In The End of Software Scarcity, I argued that AI agents change the economics of software. This series is about the next step: what small businesses and nonprofits can do when custom software is no longer reserved for large budgets.
The first useful thing is often the website.
The Short Version
The old distinction between a static website and a dynamic website is becoming less useful.
For years, a small organization could afford a brochure site: hours, services, photos, maybe a contact form. The moment the site needed quote requests, uploads, saved data, volunteer coordination, or admin screens, it became a software project.
AI agents and inexpensive hosted services are changing that boundary. A low-traffic local business or nonprofit can now start with one small custom workflow attached to the website.
The Website Becomes Software
A welding shop can move beyond photos and phone calls. The site can collect measurements, material, deadlines, and images, then turn those submissions into a quote queue. Realistic generated reference images can help customers understand shapes without relying on imagination from a rough sketch.
A nonprofit can add a mobile-friendly volunteer handoff: what was done, what was skipped, what changed, and what the next group should pick up.
A food pantry can stop turning shelf photos into grocery lists by hand. A simple update screen can track what came in, what went out, and what should be bought next.
None of this is exotic enterprise software.
It is the website carrying a little more of the work.
The Judgment Still Matters
The bad version of this idea says every small organization should custom-build everything.
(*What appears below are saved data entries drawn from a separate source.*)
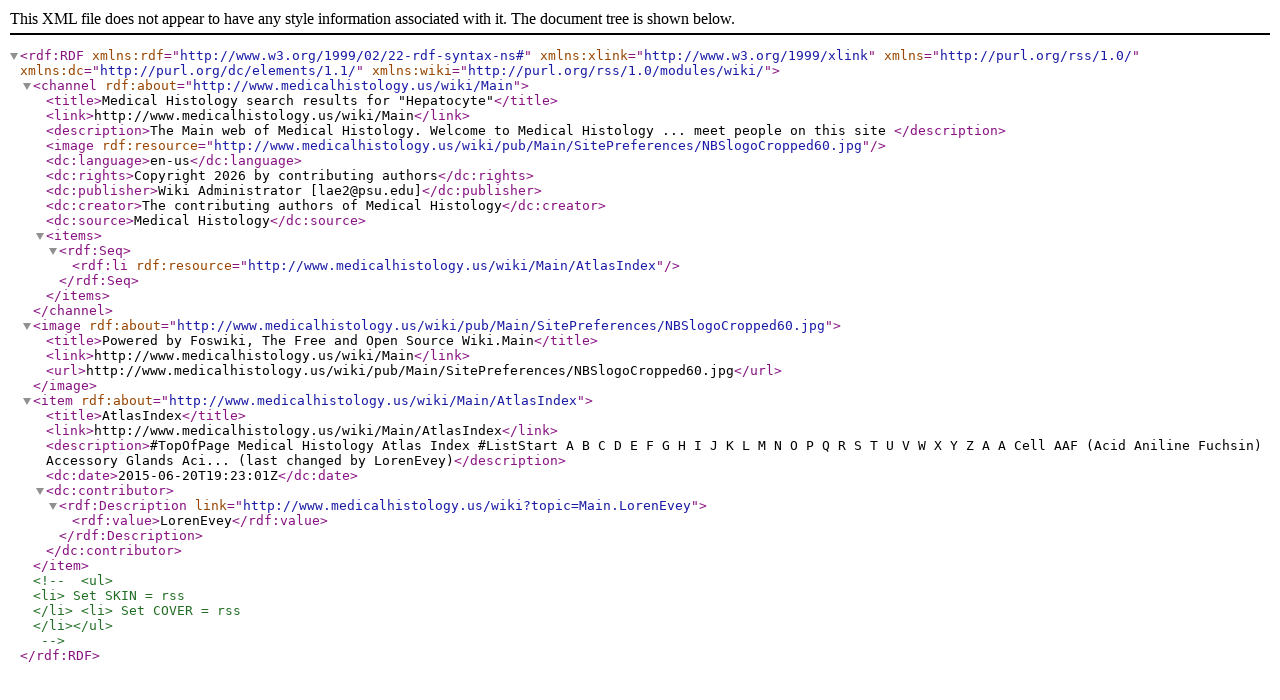

--- FILE ---
content_type: text/xml; charset=utf-8
request_url: http://www.medicalhistology.us/wiki/Main/WebRss?search=%22Hepatocyte%22;type=word;excludetopic=WebSearch,WebHome,WebStatistics;web=;recurse=;limit=all;scope=all;casesensitive=off
body_size: 882
content:
<?xml version="1.0" encoding="utf-8" ?><rdf:RDF xmlns:rdf="http://www.w3.org/1999/02/22-rdf-syntax-ns#" xmlns:xlink="http://www.w3.org/1999/xlink" xmlns="http://purl.org/rss/1.0/" xmlns:dc="http://purl.org/dc/elements/1.1/" xmlns:wiki="http://purl.org/rss/1.0/modules/wiki/" ><channel rdf:about="http://www.medicalhistology.us/wiki/Main">
<title>Medical Histology search results for &#34;Hepatocyte&#34;</title>
  <link>http://www.medicalhistology.us/wiki/Main</link>
  <description>The Main web of Medical Histology. Welcome to Medical Histology ... meet people on this site </description>
<image rdf:resource="http://www.medicalhistology.us/wiki/pub/Main/SitePreferences/NBSlogoCropped60.jpg" />
  <dc:language>en-us</dc:language>
  <dc:rights>Copyright 2026 by contributing authors</dc:rights>
  <dc:publisher>Wiki Administrator [lae2@psu.edu]</dc:publisher>
  <dc:creator>The contributing authors of Medical Histology</dc:creator>
  <dc:source>Medical Histology</dc:source>
  <items>
    <rdf:Seq>
      <rdf:li rdf:resource="http://www.medicalhistology.us/wiki/Main/AtlasIndex" />
    </rdf:Seq>
  </items>
</channel>
<image rdf:about="http://www.medicalhistology.us/wiki/pub/Main/SitePreferences/NBSlogoCropped60.jpg">
  <title>Powered by Foswiki, The Free and Open Source Wiki.Main</title>
  <link>http://www.medicalhistology.us/wiki/Main</link>
  <url>http://www.medicalhistology.us/wiki/pub/Main/SitePreferences/NBSlogoCropped60.jpg</url>
</image>
<item rdf:about="http://www.medicalhistology.us/wiki/Main/AtlasIndex">
  <title>AtlasIndex</title>
  <link>http://www.medicalhistology.us/wiki/Main/AtlasIndex</link>
  <description>#TopOfPage Medical Histology Atlas Index #ListStart A B C D E F G H I J K L M N O P Q R S T U V W X Y Z A A Cell AAF (Acid Aniline Fuchsin) Accessory Glands Aci... (last changed by LorenEvey)</description>
  <dc:date>2015-06-20T19:23:01Z</dc:date>
  <dc:contributor>
    <rdf:Description link="http://www.medicalhistology.us/wiki?topic=Main.LorenEvey">
      <rdf:value>LorenEvey</rdf:value>
    </rdf:Description>
  </dc:contributor>
</item>
<!-- <ul>
<li> Set SKIN = rss
</li> <li> Set COVER = rss
</li></ul> 
-->
</rdf:RDF>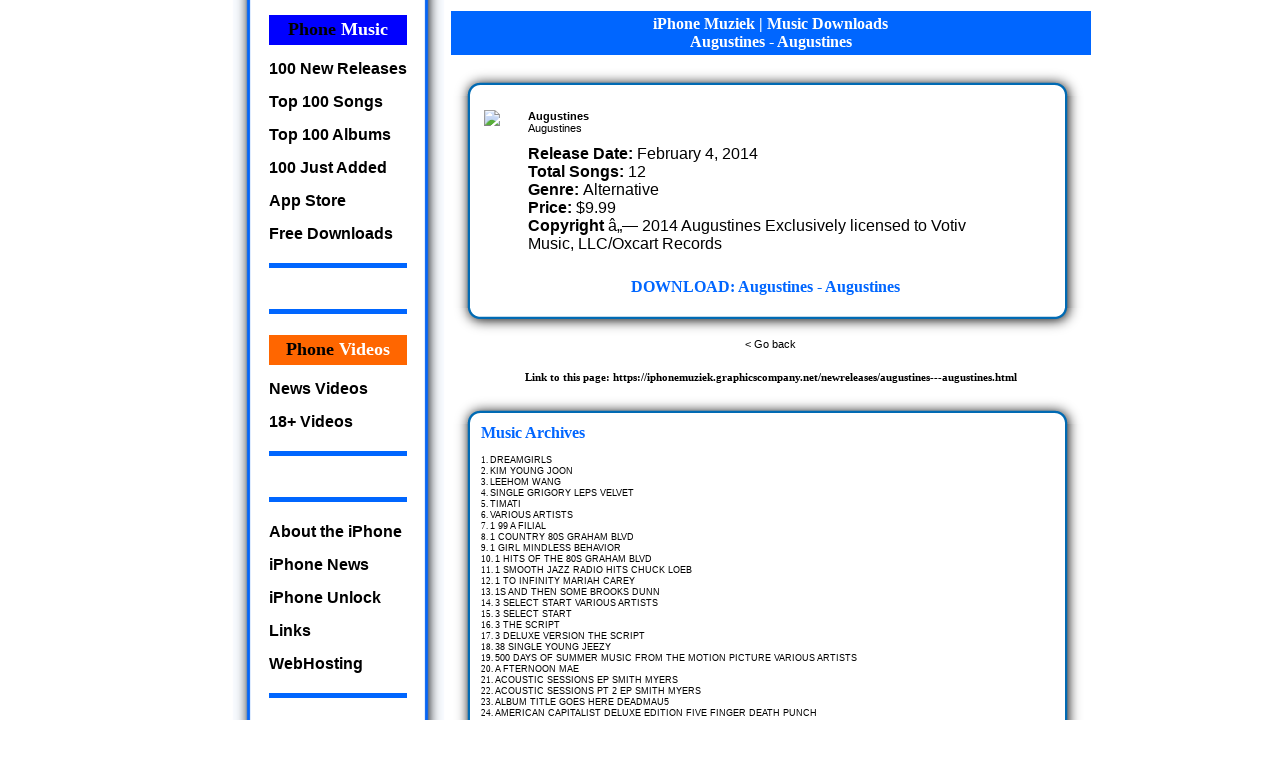

--- FILE ---
content_type: text/css
request_url: https://iphonemuziek.graphicscompany.net/style.css
body_size: 552
content:
   html, body, #wrapper {
      margin: 0,0,0,0;
      padding: 0;
      border: none;
      text-align: center;
   }
   #wrapper {
position: absolute;
margin: 0 auto;
text-align: center;
vertical-align: middle;
margin-left: 50%;
left:-410px;
   }

body { font-family: Verdana; font-color: black; font-size: 8pt; margin: 0 0 0 0;
background: #ffffff;
}
p { font-family: Verdana; font-color: black; font-size: 9pt; margin: 0 0 0 0; }
em { font-family: Verdana; font-color: black; font-size: 8pt; margin: 0 0 0 0; }
small { font-family: Verdana; font-color: black; font-size: 7pt; margin: 0 0 0 0; }
TD { color: #000; }

#iphonemuzieklogo {
position: absolute;
top: 0px;
height: 365px;
width: 100%;
background: url('/picture_library/head.png') 50% no-repeat;
}

hr { color: #0066ff;
border-style: none;
background-color: #0066ff;
height: 5px; }

div.block {float:left; width:350px; height:280px; font-size:83%; margin: 14px, 14px, 14px, 14px;}

a:link{
color: #000000;
text-decoration: none;
font-family: Verdana, Arial, Helvetica, sans-serif;
}

a:visited{
color: #0066ff;
text-decoration: none;
font-family: Verdana, Arial, Helvetica, sans-serif;
}

a:hover{
color: #000000;
text-decoration: underline;
font-family: Verdana, Arial, Helvetica, sans-serif;
}

a:active{
color: #0066ff;
text-decoration: underline;
font-family: Verdana, Arial, Helvetica, sans-serif;
}

h1 { color: black; font-size: 23pt; font-style: bold; margin-bottom: 0px;}
h2 { color: #0066ff; font-style: bold; margin-bottom: 0px;}
h3 { color: black; font-size: 18pt; font-style: bold; margin-top: 40px; margin-bottom: 10px; text-shadow: #0066ff 0px 0px 15px; line-height: 75px;}

a.nav:link{
color: #000000;
text-decoration: none;
font-family: Verdana, Arial, Helvetica, sans-serif;
font-weight: bold;
font-size: 12pt;
}

a.nav:visited{
color: #000000;
text-decoration: none;
font-family: Verdana, Arial, Helvetica, sans-serif;
font-weight: bold;
font-size: 12pt;
}

a.nav:hover{
color: #000000;
text-decoration: underline;
font-family: Verdana, Arial, Helvetica, sans-serif;
font-weight: bold;
font-size: 12pt;
}

a.nav:active{
color: #0066ff;
text-decoration: underline;
font-family: Verdana, Arial, Helvetica, sans-serif;
font-weight: bold;
font-size: 12pt;
}

/* Global Elements */
/* Centers the layout */
#centered {
	margin-left: auto;
	margin-right: auto;
	width: 640px;
}
/* Background */
#bg {
	float: left;
	padding: 5px;
}
/* Containes the layout */
#container {
	width: 640px;
}
/* The banner */
#banner {
	width: 640px;
	background-color: #0066ff;
	padding-top: 4px;
	padding-bottom: 4px;
	font-family: Verdana;
	font-weight: 900;
	color: #000000;
	font-size: 16px;
	padding-left: 0px;
}
/* Content */
#content {
	padding: 0px;
}
#content .header {
	background-color: #0066ff;
	color: #000000;
	padding-top: 4px;
	padding-bottom: 4px;
	text-align: center;
	border-top: 3px solid #e8e8e8;
	border-bottom: 3px solid #e8e8e8;
	margin-bottom: 3px;
	font-weight: bold;
}
#content h2 {
	color: <?php echo $text_color; ?>;
	font-family: Verdana;
	font-size: 16px;
	margin: 0px;
}
#content p {
	margin: 0px;
	padding-left: 4px;
	margin-bottom: 12px;
}
#content img {
	float: left;
	margin-right: 9px;
	margin-bottom: 0px;
}
/* Footer */
#footer {
	background-color: <?php echo $bar; ?>;
	padding-top: 5px;
	padding-bottom: 5px;
	color: #000000;
	text-align: center;
	float: left;
	width: 730px;
}
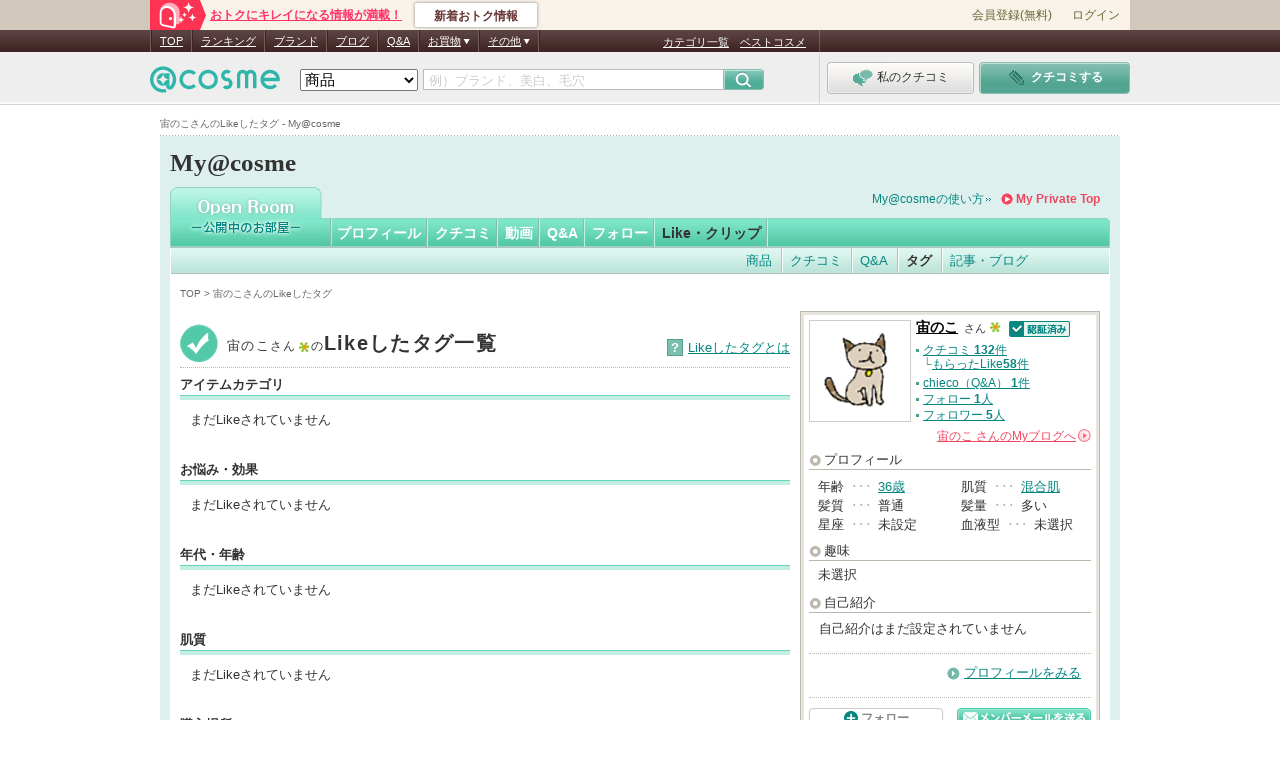

--- FILE ---
content_type: text/css
request_url: https://cache-cdn.cosme.net/css/user/myCollectionListKw.css?cf001d1c307ed98cc4420cda6465b6c0a9e09970
body_size: 1149
content:
@charset "shift_jis";

/* -----------------------------------------------------------
CSS Information

Site URL:       https://my.cosme.net/
File name:      myCollectionListKw.css
Created:        2010-09-09
Last update:    2015-08-20 by yamaguchij
by Author Style Info: Myコレクション 関心キーワード一覧
----------------------------------------------------------- */

/* -----------------------------------------------------------
Table of Contents
 * myCollectionKw common
   -- reset
 * myCollectionKw main modules
   -- .whats
   -- .btn-regist
			-- .kw-list

----------------------------------------------------------- */

/** reset -------------------------------------------------**/

.mainContents {
	color: #333;
/*	font-size: 13px; /* for modern */
/*	line-height: 1; */
/*	font-family: Verdana,"ＭＳ Ｐゴシック","ヒラギノ角ゴ Pro W3",Osaka,sans-serif; */
}
* html .mainContents,
* html .sideContents {
/* font-size: 130%; /* IE6 */
}
.mainContents a:link { color: #068681; text-decoration: underline; }
.mainContents a:visited { color: #709293; text-decoration: underline; }
.mainContents a:hover { color: #07b0a9; text-decoration: underline; }
.mainContents a:active { color: #07b0a9; text-decoration: underline; }


/** myCollectionKw main modules ------------------------------------------------------**/

#heading-open {
	margin-bottom: 10px;
}

/* ○○とは？ */
#myCollectionKwListContents .whats {
	display: block;
	margin-top: 40px;
	padding-top: 10px;
	border-top: 1px dotted #bdb8b2;
	font-size: 13px;
	text-align: right;
}
#myCollectionKwListContents #heading-open .whats {
	margin-top: 0;
	paddding-top: 0;
	border: none;
}
#myCollectionKwListContents .whats span {
	display: inline-block;
	margin-right: 5px;
	padding: 0 3px;
	border: 1px solid #5b9f90;
	background-color: #7abeaf;
	color: #fff;
	font-weight: bold;
	text-decoration: none;
}

/* 登録・設定ページへボタン */
#myCollectionKwListContents .btn-regist {
	text-align: right;
}
#myCollectionKwListContents .btn-regist.lower {
	margin: 40px 0 -32px 0;
}

/* リスト */
#myCollectionKwListContents .kw-list {
	margin-bottom: 35px;
	font-size: 130%;
}
#myCollectionKwListContents .kw-list h3 {
	margin-bottom: 12px;
	border-bottom: 4px solid #c3eee3;
}
#myCollectionKwListContents .kw-list h3 span {
	display: block;
	padding-bottom: 4px;
	border-bottom: 1px solid #68d5b8;
	font-weight: bold;
}
#myCollectionKwListContents .kw-list ul {
	padding-left: 10px;
}
#myCollectionKwListContents .kw-list li {
	float: left;
	min-height: 22px;
	margin: 0 10px 11px 0;
	font-size: 90%;
	line-height: 1.9;
}
#myCollectionKwListContents .kw-list li a {
	display: inline-block;
	padding: 0 4px;
	border: 1px solid #dfd9ce;
	-webkit-border-radius: 4px;
	-moz-border-radius: 4px;
	border-radius: 4px;
	background: #f9f7f5;
	text-decoration: none;
	word-break: break-word;
}
#myCollectionKwListContents .kw-list .kw-null {
	margin: 0 10px 5px 10px;
}
#myCollectionKwListContents .kw-list .kw-regist {
	margin: 0 10px 20px 10px;
	padding: 10px 10px 8px 10px;
	border: 1px solid #fdc7c7;
	background: #fde3e4;
}
#myCollectionKwListContents .kw-list .kw-regist a {
	background: url("/images/user/my_common/icons/ico_arw_l_red_right.png") no-repeat left top;
	padding-left: 16px;
	color: #ef4760;
	font-weight: bold;
	text-decoration: none;
}
#myCollectionKwListContents .kw-list .kw-regist a:visited {
	color: #c97683;
}
#myCollectionKwListContents .kw-list .kw-regist a:hover {
	color: #fe7b8e;
	text-decoration: underline;
}
#myCollectionKwListContents .kw-list .pagetop {
	margin-bottom: -22px;
	text-align: right;
}
#myCollectionKwListContents .kw-list .pagetop a {
	padding-left: 11px;
	background: url("/images/general/common/icons/icon_pagetop.png") no-repeat left center;
	font-size: 92%;
}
I do not believe that. Spreadsheets, SaaS tools, and generic forms are still useful.
The better question is:
Is this workflow specific enough, frequent enough, and painful enough that a small custom tool would make life better?
That is where AI-assisted development matters. It lowers the cost of trying a practical workflow, but it does not remove the need for judgment.
When software was expensive, small organizations adapted themselves to generic tools. When software becomes cheaper, software can adapt more to the organization. The next generation of small-business and nonprofit websites will not just say what the organization does. They will help the organization do it.